Scientists Extend The Life
Span Of Human Cells
DALLAS -- Researchers at UT Southwestern Medical Center at Dallas and their colleagues at Geron Corp., Menlo Park, Calif., say they have figured out how to overcome the mechanisms that control cellular aging and extend the life span of human cells.
In the Jan. 16 issue of Science, Drs. Woodring Wright and Jerry Shay, UT Southwestern professors of cell biology and neuroscience, and their collaborators report finding that the enzyme telomerase -- which UT Southwestern scientists call a "cellular fountain of youth" -- causes human cells grown in the laboratory to retain their "youth" and continue to divide long past the time when they normally stop dividing.
Normal human cells have a limited capacity to proliferate. After a certain finite number of cell divisions, time on the biological clock runs out; the cells "age" and stop dividing. Time remaining in a cell's life correlates with the length of the telomeres -- repeated sequences of DNA on the ends of chromosomes that protect the tips from degradation. In normal cells, telomeres shorten with each cell division. Although some have thought that this telomere shortening might be the biological clock's control mechanism, the hypothesis was controversial. The research now proves that human cells grow older each time they divide because their telomeres shorten.

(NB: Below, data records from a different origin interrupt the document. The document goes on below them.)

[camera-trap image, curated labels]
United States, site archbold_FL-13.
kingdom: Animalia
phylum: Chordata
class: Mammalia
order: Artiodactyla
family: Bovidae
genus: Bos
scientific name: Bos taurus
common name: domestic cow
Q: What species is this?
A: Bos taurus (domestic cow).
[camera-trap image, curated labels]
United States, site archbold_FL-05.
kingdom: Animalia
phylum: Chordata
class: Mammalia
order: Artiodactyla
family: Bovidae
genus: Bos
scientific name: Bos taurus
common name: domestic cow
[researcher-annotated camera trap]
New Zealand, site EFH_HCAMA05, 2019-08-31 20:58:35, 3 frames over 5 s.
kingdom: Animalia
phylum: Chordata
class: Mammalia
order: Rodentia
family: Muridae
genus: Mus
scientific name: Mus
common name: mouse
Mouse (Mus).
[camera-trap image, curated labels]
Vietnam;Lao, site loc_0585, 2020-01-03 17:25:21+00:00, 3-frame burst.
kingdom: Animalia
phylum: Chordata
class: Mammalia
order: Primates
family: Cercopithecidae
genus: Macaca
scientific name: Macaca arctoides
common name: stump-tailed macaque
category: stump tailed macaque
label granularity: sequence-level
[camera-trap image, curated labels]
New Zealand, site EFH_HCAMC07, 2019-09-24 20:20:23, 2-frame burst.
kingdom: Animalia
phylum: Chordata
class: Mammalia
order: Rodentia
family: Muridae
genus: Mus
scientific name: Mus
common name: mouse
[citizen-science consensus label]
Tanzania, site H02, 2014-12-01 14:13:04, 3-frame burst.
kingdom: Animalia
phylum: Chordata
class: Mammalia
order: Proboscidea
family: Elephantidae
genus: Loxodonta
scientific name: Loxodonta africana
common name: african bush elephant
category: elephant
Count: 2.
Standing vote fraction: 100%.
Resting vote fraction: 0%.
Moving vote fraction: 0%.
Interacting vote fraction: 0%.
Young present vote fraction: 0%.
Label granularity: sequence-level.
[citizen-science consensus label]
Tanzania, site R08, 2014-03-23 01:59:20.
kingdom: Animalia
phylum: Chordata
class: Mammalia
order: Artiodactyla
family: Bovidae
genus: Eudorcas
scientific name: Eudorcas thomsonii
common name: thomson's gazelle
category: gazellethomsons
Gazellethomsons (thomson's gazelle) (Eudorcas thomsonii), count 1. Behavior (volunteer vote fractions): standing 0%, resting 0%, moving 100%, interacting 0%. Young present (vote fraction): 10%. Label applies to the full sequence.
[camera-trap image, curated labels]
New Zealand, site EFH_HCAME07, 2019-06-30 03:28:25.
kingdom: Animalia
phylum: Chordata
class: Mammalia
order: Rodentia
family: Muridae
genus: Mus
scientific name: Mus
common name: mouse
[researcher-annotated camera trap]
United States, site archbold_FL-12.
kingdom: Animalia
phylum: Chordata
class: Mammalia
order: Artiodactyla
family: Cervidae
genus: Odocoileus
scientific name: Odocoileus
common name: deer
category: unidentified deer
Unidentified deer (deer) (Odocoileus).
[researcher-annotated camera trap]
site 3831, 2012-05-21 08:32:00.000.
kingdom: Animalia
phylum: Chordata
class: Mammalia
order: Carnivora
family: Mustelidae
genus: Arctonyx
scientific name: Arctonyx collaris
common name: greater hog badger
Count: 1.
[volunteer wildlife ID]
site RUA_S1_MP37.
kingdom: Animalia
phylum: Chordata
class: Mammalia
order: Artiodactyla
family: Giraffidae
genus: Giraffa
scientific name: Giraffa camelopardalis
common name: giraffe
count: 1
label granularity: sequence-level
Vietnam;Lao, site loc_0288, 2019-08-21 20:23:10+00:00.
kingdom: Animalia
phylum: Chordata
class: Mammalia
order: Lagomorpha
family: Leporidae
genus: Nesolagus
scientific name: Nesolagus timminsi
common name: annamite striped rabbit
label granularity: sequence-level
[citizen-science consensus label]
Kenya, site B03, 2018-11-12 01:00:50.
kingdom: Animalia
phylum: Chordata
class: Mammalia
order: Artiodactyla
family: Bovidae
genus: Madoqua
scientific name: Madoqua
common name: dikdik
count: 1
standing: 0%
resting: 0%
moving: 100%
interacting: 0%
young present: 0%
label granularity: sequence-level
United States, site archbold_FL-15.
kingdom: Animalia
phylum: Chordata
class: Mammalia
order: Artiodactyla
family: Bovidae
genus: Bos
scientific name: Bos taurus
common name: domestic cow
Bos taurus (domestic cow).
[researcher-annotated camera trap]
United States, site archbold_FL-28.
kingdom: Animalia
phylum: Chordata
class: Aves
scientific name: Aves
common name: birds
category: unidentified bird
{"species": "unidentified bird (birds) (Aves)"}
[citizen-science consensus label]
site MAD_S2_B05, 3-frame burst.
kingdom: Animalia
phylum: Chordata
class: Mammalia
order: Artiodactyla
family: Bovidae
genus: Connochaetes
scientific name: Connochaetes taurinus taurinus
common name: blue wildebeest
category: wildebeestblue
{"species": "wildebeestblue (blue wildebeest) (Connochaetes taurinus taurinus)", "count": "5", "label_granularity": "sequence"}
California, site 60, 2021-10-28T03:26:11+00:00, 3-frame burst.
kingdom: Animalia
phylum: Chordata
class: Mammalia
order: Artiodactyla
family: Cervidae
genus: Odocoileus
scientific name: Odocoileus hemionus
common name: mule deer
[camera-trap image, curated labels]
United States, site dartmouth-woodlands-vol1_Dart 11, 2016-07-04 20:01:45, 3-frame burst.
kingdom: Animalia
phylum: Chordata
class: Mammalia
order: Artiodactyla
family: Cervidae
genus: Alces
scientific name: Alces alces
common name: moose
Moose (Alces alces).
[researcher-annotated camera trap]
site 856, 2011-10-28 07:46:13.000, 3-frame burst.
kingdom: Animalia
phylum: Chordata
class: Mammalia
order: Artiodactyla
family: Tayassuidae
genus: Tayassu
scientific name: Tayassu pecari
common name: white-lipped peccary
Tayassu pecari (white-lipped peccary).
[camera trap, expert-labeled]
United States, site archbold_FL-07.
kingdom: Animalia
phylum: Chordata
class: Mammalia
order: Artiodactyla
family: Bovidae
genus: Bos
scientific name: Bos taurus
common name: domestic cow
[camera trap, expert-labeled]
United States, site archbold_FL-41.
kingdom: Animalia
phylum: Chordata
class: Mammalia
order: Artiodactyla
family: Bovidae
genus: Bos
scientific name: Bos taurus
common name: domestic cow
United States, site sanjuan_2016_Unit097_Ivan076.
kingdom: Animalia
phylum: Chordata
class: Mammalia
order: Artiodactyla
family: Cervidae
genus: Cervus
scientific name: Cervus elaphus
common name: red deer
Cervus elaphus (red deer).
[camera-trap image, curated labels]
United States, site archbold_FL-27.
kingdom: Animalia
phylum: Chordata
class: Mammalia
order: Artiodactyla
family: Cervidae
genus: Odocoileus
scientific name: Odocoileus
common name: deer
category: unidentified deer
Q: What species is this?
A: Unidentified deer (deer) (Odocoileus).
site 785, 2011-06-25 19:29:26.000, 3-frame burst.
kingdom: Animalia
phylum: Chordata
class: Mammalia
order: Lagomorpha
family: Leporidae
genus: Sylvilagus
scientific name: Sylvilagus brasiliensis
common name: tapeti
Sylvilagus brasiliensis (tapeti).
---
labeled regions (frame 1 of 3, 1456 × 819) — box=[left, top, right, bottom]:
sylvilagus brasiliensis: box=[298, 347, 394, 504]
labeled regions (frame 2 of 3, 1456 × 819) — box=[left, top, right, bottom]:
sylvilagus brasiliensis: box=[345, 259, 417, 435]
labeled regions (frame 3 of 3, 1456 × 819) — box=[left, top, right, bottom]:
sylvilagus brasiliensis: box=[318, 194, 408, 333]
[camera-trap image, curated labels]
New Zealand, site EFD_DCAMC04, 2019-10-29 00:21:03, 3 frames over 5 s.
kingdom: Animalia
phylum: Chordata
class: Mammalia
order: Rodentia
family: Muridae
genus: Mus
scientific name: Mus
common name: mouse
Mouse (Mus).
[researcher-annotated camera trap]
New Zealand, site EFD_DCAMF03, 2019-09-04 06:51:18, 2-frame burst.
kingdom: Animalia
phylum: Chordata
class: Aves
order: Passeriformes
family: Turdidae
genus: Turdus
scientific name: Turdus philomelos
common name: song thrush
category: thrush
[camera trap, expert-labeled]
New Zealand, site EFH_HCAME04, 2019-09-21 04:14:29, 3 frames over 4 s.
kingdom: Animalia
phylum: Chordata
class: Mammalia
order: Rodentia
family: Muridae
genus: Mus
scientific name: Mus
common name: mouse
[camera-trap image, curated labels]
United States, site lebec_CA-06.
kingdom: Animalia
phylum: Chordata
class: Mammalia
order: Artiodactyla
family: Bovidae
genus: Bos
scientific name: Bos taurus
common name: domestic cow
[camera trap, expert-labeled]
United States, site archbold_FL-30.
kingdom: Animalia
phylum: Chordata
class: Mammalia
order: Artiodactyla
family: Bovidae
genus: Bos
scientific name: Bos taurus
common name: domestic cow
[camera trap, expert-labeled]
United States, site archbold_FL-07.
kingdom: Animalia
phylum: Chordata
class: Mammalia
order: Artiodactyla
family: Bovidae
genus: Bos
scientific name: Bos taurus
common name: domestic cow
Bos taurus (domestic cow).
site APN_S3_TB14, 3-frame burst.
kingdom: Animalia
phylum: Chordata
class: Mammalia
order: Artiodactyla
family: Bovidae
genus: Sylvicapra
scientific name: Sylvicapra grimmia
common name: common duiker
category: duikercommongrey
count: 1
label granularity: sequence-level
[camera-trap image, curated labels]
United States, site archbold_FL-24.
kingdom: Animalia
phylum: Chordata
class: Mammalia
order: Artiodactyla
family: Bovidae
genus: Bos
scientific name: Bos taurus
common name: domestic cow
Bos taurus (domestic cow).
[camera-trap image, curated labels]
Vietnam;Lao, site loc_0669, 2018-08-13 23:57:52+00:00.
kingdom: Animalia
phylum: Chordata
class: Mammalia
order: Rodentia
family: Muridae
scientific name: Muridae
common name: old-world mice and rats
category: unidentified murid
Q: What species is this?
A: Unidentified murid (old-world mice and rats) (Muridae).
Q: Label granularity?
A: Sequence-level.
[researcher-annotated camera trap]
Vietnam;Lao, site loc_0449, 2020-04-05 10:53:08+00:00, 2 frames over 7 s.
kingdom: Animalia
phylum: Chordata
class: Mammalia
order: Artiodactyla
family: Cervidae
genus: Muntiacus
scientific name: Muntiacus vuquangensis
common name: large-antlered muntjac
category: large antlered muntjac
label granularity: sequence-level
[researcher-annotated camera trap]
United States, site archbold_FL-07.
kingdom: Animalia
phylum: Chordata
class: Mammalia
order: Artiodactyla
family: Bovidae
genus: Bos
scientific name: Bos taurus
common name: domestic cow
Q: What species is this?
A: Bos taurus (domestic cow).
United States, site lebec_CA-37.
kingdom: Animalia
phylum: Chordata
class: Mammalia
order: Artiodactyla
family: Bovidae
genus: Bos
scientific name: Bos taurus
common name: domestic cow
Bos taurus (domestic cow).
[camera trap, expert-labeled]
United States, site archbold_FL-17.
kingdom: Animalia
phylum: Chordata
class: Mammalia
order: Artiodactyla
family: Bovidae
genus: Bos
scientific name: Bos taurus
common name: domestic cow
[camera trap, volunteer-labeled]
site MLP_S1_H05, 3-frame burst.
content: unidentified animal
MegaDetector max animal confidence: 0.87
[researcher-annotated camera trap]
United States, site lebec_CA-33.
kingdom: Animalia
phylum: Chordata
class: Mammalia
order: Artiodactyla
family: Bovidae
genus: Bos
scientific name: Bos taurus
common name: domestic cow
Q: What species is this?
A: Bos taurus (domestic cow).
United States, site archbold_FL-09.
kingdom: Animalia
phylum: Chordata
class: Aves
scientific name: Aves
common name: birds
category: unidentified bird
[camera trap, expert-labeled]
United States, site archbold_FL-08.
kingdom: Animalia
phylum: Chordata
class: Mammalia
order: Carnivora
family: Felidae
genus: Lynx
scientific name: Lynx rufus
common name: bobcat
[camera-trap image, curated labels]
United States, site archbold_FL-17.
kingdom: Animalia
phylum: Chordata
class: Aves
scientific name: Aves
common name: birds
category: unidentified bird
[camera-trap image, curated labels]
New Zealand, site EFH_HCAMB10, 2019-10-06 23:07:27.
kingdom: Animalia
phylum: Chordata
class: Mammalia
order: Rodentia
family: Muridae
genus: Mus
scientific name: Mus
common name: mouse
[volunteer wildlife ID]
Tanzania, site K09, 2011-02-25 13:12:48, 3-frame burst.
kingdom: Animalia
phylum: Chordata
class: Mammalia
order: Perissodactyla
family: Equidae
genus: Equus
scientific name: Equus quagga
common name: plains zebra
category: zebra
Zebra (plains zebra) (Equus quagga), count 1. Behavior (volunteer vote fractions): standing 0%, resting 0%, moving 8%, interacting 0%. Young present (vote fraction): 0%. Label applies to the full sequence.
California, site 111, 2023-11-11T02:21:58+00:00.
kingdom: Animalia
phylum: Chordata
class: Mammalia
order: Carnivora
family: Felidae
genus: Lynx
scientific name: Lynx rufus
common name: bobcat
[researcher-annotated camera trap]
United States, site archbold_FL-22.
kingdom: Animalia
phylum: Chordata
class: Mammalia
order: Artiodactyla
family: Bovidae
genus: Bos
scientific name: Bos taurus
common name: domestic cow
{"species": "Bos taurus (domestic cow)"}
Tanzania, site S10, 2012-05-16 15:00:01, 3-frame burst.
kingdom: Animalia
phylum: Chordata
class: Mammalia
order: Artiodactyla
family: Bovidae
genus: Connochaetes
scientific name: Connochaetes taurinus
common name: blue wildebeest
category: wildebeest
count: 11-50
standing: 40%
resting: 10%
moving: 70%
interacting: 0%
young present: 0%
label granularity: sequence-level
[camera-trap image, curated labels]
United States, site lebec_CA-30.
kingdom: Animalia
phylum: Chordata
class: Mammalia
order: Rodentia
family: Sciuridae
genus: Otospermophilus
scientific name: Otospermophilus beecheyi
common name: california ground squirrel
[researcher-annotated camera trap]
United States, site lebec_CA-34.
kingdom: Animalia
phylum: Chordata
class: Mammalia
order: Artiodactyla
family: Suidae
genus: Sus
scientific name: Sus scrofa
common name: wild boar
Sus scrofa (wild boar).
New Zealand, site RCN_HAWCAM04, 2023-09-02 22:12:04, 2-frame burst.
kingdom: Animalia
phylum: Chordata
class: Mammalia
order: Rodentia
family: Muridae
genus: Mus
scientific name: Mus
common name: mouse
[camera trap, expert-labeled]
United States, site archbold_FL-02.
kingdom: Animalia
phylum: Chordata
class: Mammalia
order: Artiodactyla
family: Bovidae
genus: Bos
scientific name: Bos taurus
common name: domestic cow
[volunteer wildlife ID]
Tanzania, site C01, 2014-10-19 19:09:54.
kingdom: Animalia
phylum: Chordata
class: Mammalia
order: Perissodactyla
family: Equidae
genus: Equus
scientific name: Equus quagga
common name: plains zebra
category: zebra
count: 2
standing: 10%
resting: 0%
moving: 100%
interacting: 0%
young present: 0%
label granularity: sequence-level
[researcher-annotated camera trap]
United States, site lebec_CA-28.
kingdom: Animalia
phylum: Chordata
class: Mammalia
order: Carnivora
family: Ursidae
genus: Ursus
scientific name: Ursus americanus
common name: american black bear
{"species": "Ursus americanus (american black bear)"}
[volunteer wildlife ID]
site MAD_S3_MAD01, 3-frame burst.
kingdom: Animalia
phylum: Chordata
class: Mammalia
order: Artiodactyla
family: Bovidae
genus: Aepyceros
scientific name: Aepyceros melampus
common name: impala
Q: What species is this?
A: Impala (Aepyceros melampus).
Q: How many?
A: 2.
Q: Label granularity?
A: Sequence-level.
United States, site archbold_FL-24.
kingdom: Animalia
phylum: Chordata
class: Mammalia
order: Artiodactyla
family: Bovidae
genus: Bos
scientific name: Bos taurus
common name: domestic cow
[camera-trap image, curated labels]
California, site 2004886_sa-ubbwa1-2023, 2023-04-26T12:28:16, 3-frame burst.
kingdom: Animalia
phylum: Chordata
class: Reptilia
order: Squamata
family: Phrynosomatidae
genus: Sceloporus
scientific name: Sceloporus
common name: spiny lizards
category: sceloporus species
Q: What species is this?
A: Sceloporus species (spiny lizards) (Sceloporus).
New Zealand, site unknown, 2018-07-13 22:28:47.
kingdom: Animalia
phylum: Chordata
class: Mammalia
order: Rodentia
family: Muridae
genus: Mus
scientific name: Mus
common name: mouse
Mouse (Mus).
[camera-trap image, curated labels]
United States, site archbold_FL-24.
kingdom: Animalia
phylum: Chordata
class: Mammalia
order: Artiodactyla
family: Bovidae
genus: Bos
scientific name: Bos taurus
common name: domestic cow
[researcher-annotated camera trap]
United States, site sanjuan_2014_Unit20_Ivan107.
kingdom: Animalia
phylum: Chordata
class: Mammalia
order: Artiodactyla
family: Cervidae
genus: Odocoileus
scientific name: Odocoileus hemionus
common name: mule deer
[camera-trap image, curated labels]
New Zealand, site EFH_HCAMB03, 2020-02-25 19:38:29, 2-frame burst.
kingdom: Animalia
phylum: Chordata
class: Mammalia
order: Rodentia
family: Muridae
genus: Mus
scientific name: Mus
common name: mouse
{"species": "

Specialized reproductive cells and most cancer cells appear to divide indefinitely. They contain the enzyme telomerase, which adds back telomeric DNA to the ends of chromosomes. Most normal cells do not have this enzyme.
"We have found that cellular aging can be bypassed by the introduction of the catalytic component of the immortalizing enzyme telomerase," Shay said. "The expression of telomerase LIFE SPAN -- 2in normal human cells should extend their lifespan indefinitely. From a basic research point of view, we could begin to replace the abnormal tumor-cell lines now being used to study biochemical and physiological aspects of growth and differentiation with normal, yet immortal cell lines."
The scientists introduced telomerase into normal human cells to see if the cells' life spans could be prolonged. The cells with telomerase extended the length of their telomeres, divided for 20 additional generations past the time they normally would stop dividing and are continuing to divide. The cells also grew and divided in a normal manner, giving rise to normal cells with the normal number of chromosomes. By all accounts these cells had found their fountain of youth.
"The extension of normal cell lifespan in a youthful state by telomerase is a dramatic confirmation of the telomere hypothesis and one that presents numerous opportunities for biotechnology and medicine," said Dr. Calvin Harley, Geron vice president and chief scientific officer.
One immediate use of finding that telomere shortening controls cellular aging may be in the area of producing engineered products in human cells. Instead of using uncharacterized primary human-cell cultures to produce vaccines or other biological products, one should now be able to produce products in a re-engineered normal human cell-type that does not change, Wright said.
"This research raises the possibility that we could take a patient's own cells, rejuvenate them, then modify the cells as needed and give them back to the patient to treat a variety of genetic and other diseases," Wright said. "The potential long-term applications are simply staggering."
Other investigators on the project included Drs. Andrea Bodnar, Maria Frolkis, Choy-Pik Chiu, Gregg B. Morin, Calvin Harley and Serge Lichtsteiner of Geron Corp.; and Drs. Michel Ouellette and Shawn Holt, research fellows in UT Southwestern's Department of Cell Biology and Neuroscience. The research was funded in part by the National Institutes of Health.